_Work item_
Retype all the records with nothing changed.

_Items from a dataset_
-------------------------

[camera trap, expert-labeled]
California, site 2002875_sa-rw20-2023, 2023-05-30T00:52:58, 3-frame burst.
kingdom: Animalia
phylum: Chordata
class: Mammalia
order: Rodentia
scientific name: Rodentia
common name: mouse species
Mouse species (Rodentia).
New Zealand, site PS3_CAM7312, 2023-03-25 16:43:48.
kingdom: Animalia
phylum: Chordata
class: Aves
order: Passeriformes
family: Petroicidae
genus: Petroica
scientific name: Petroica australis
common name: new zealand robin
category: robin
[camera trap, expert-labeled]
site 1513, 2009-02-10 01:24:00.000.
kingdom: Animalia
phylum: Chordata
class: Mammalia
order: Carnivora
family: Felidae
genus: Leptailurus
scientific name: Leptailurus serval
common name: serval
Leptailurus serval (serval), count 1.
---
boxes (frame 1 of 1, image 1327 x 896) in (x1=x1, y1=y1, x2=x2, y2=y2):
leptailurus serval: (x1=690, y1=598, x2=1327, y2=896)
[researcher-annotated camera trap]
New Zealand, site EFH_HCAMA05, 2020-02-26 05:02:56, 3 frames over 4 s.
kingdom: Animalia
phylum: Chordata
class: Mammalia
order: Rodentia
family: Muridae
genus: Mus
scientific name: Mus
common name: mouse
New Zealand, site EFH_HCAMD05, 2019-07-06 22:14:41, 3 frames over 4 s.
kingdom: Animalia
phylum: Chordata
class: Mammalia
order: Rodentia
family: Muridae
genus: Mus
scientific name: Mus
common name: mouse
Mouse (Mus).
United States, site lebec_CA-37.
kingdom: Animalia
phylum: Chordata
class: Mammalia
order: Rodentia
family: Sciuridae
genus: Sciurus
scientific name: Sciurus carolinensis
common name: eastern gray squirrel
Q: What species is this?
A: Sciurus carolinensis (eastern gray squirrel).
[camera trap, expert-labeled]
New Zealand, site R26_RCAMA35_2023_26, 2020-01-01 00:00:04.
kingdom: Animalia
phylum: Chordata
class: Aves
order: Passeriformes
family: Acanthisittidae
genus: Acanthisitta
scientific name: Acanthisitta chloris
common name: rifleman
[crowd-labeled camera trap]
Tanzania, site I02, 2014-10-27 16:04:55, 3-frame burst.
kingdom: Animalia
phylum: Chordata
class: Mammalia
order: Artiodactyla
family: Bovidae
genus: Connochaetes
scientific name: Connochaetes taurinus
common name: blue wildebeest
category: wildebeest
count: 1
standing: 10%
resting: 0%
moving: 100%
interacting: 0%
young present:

-------------------------

_Solution below_
[camera trap, expert-labeled]
California, site 2002875_sa-rw20-2023, 2023-05-30T00:52:58, 3-frame burst.
kingdom: Animalia
phylum: Chordata
class: Mammalia
order: Rodentia
scientific name: Rodentia
common name: mouse species
Mouse species (Rodentia).
New Zealand, site PS3_CAM7312, 2023-03-25 16:43:48.
kingdom: Animalia
phylum: Chordata
class: Aves
order: Passeriformes
family: Petroicidae
genus: Petroica
scientific name: Petroica australis
common name: new zealand robin
category: robin
[camera trap, expert-labeled]
site 1513, 2009-02-10 01:24:00.000.
kingdom: Animalia
phylum: Chordata
class: Mammalia
order: Carnivora
family: Felidae
genus: Leptailurus
scientific name: Leptailurus serval
common name: serval
Leptailurus serval (serval), count 1.
---
boxes (frame 1 of 1, image 1327 x 896) in (x1=x1, y1=y1, x2=x2, y2=y2):
leptailurus serval: (x1=690, y1=598, x2=1327, y2=896)
[researcher-annotated camera trap]
New Zealand, site EFH_HCAMA05, 2020-02-26 05:02:56, 3 frames over 4 s.
kingdom: Animalia
phylum: Chordata
class: Mammalia
order: Rodentia
family: Muridae
genus: Mus
scientific name: Mus
common name: mouse
New Zealand, site EFH_HCAMD05, 2019-07-06 22:14:41, 3 frames over 4 s.
kingdom: Animalia
phylum: Chordata
class: Mammalia
order: Rodentia
family: Muridae
genus: Mus
scientific name: Mus
common name: mouse
Mouse (Mus).
United States, site lebec_CA-37.
kingdom: Animalia
phylum: Chordata
class: Mammalia
order: Rodentia
family: Sciuridae
genus: Sciurus
scientific name: Sciurus carolinensis
common name: eastern gray squirrel
Q: What species is this?
A: Sciurus carolinensis (eastern gray squirrel).
[camera trap, expert-labeled]
New Zealand, site R26_RCAMA35_2023_26, 2020-01-01 00:00:04.
kingdom: Animalia
phylum: Chordata
class: Aves
order: Passeriformes
family: Acanthisittidae
genus: Acanthisitta
scientific name: Acanthisitta chloris
common name: rifleman
[crowd-labeled camera trap]
Tanzania, site I02, 2014-10-27 16:04:55, 3-frame burst.
kingdom: Animalia
phylum: Chordata
class: Mammalia
order: Artiodactyla
family: Bovidae
genus: Connochaetes
scientific name: Connochaetes taurinus
common name: blue wildebeest
category: wildebeest
count: 1
standing: 10%
resting: 0%
moving: 100%
interacting: 0%
young present:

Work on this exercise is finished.